#### [TASKS FOR THIS EXERCISE]
A – From the post about RDRAM and DDR memory, list every market or niche that the writer says DDR will take over.
B – Write the next part of the post about RDRAM and DDR memory, starting after its last sentence.

#### [TEXT SEGMENT]
::::

As far as (2) "PC's with DDR DRAM sockets will by and large will need to be registered DDR memory in computer configurations that compete with RDRAM", I'm not sure what to make of the statement. SDRAM beat the daylights out of RDRAM in whatever configuration low end P4s were being sold into, and now RDRAM production is undoubtedly being reduced.

If you'd been right about (1), and RDRAM had gotten down to around SDRAM pricing, you'd probably have been right about (2), and RDRAM wouldn't have lost big time market share to SDRAM and (soon enough) DDR.

As far as "limit to use in high memory configurations like servers", I would think that it's time for you to admit that you were wrong, and that unregistered DDR will take over the mainstream as well as servers. That DDR will also take over the workstation niche is obvious to me, but you may not be willing to admit it yet. The various dual DDR channel machines from nVidia and Intel should be a clue that high priced RDRAM is doomed in the workstation market, but maybe you won't admit it until Intel actually announces availability, LOL!!!

::::

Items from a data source
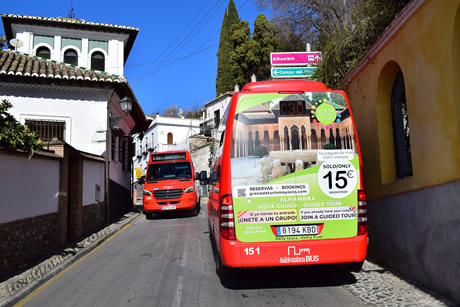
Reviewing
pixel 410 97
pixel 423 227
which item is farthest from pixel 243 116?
pixel 423 227

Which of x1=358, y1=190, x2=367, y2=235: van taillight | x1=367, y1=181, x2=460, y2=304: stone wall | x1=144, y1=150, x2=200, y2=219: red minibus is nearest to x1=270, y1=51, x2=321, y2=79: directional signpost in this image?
x1=144, y1=150, x2=200, y2=219: red minibus

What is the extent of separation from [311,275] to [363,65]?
12.8ft

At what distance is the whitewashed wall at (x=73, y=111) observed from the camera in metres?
14.4

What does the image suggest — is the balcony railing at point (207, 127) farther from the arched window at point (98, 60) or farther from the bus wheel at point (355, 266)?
the bus wheel at point (355, 266)

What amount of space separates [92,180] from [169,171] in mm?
4137

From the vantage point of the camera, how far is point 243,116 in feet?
16.7

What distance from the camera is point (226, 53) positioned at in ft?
151

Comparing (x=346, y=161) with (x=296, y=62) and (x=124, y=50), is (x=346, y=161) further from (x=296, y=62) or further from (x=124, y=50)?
(x=124, y=50)

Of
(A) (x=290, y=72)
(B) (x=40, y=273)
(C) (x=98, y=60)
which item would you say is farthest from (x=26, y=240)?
(C) (x=98, y=60)

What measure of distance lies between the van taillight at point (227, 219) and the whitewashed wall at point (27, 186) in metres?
3.90

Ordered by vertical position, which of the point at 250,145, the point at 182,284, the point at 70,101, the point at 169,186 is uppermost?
the point at 70,101

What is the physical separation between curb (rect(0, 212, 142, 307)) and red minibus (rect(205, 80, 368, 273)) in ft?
9.68

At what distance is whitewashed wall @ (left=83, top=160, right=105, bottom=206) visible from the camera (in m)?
11.4

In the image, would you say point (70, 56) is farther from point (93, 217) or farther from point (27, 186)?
point (27, 186)
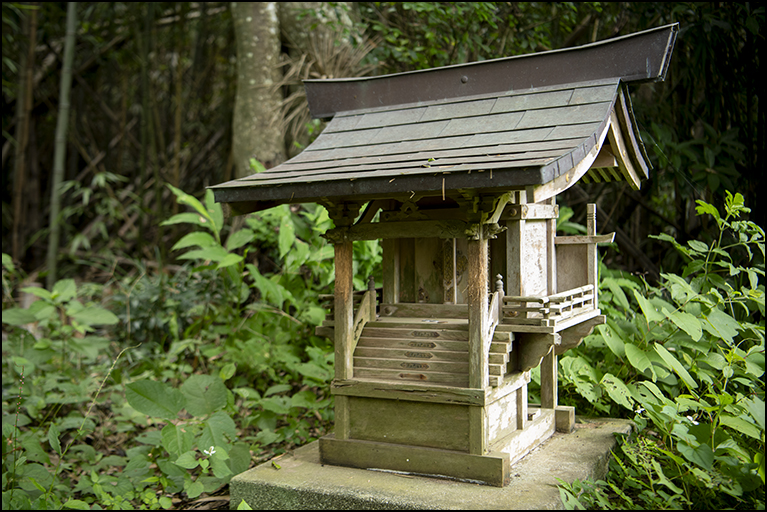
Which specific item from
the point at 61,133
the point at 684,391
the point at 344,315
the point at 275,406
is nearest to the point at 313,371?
the point at 275,406

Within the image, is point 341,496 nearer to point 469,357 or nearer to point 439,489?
point 439,489

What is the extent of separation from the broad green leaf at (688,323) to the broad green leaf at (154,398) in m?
3.65

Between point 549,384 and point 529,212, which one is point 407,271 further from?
point 549,384

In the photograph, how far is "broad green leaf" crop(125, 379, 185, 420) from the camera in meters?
4.39

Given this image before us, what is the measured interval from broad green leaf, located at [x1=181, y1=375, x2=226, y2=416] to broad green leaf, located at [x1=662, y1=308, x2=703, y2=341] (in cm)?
339

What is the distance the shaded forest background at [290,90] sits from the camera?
6.77 m

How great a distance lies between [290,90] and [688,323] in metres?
6.38

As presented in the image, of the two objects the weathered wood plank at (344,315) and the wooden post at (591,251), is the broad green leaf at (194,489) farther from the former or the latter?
the wooden post at (591,251)

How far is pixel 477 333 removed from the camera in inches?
148

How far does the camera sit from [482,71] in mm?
4488

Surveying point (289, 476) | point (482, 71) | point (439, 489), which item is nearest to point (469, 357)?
point (439, 489)


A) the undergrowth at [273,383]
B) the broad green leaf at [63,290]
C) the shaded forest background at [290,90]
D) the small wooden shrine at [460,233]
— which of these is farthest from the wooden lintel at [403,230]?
Answer: the broad green leaf at [63,290]

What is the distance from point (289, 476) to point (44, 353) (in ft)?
12.5

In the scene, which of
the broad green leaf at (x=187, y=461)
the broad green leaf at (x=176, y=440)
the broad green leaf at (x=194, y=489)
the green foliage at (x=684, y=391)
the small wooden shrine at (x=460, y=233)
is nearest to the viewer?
the green foliage at (x=684, y=391)
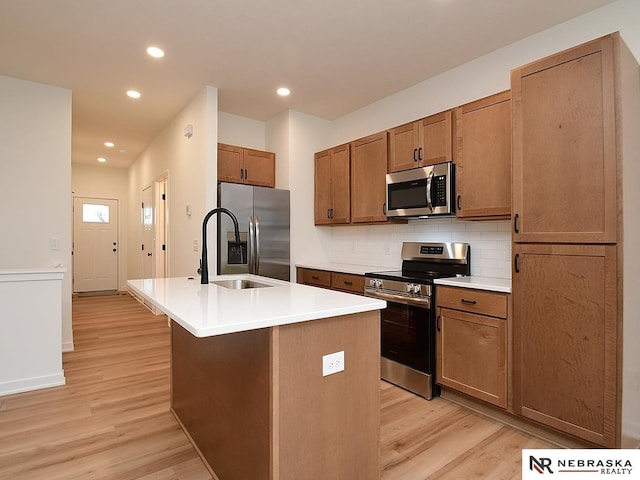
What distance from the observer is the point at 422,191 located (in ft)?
10.1

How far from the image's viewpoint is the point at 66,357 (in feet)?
11.7

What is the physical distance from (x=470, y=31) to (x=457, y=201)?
126cm

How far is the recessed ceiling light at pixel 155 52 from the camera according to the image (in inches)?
116

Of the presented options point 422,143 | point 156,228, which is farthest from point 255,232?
point 156,228

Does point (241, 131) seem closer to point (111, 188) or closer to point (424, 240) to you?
point (424, 240)

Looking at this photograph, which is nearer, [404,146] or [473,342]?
[473,342]

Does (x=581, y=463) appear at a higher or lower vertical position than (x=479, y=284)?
lower

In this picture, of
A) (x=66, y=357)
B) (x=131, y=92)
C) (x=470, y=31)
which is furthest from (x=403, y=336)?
(x=131, y=92)

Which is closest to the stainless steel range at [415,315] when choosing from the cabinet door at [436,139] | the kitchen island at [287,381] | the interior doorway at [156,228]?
the cabinet door at [436,139]

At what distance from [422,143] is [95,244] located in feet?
24.1

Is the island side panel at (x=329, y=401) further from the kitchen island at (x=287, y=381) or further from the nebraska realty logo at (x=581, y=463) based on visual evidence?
the nebraska realty logo at (x=581, y=463)

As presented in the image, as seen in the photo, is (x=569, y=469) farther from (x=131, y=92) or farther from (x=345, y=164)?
(x=131, y=92)

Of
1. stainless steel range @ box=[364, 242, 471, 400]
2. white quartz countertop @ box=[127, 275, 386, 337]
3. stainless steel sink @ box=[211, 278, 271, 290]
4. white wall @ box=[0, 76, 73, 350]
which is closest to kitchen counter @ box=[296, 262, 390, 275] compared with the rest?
stainless steel range @ box=[364, 242, 471, 400]

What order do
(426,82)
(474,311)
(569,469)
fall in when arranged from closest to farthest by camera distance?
(569,469)
(474,311)
(426,82)
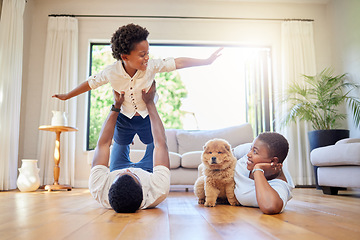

::::

#### [FINAL ANSWERS]
A –
- the mainstream
- servers
- the workstation niche

B –
By contrast, my prediction that RDRAM wouldn't drop as far as SDRAM and DDR was correct, and that the memory makers would milk the market by keeping RDRAM expensive was spot on. In addition, I've been predicting that DDR is the next mainstream memory (since it first became obvious to me 2 years ago), and my predictions, that once flew in the face of industry observers like Dataquest, are now seconded by pretty much all industry observers.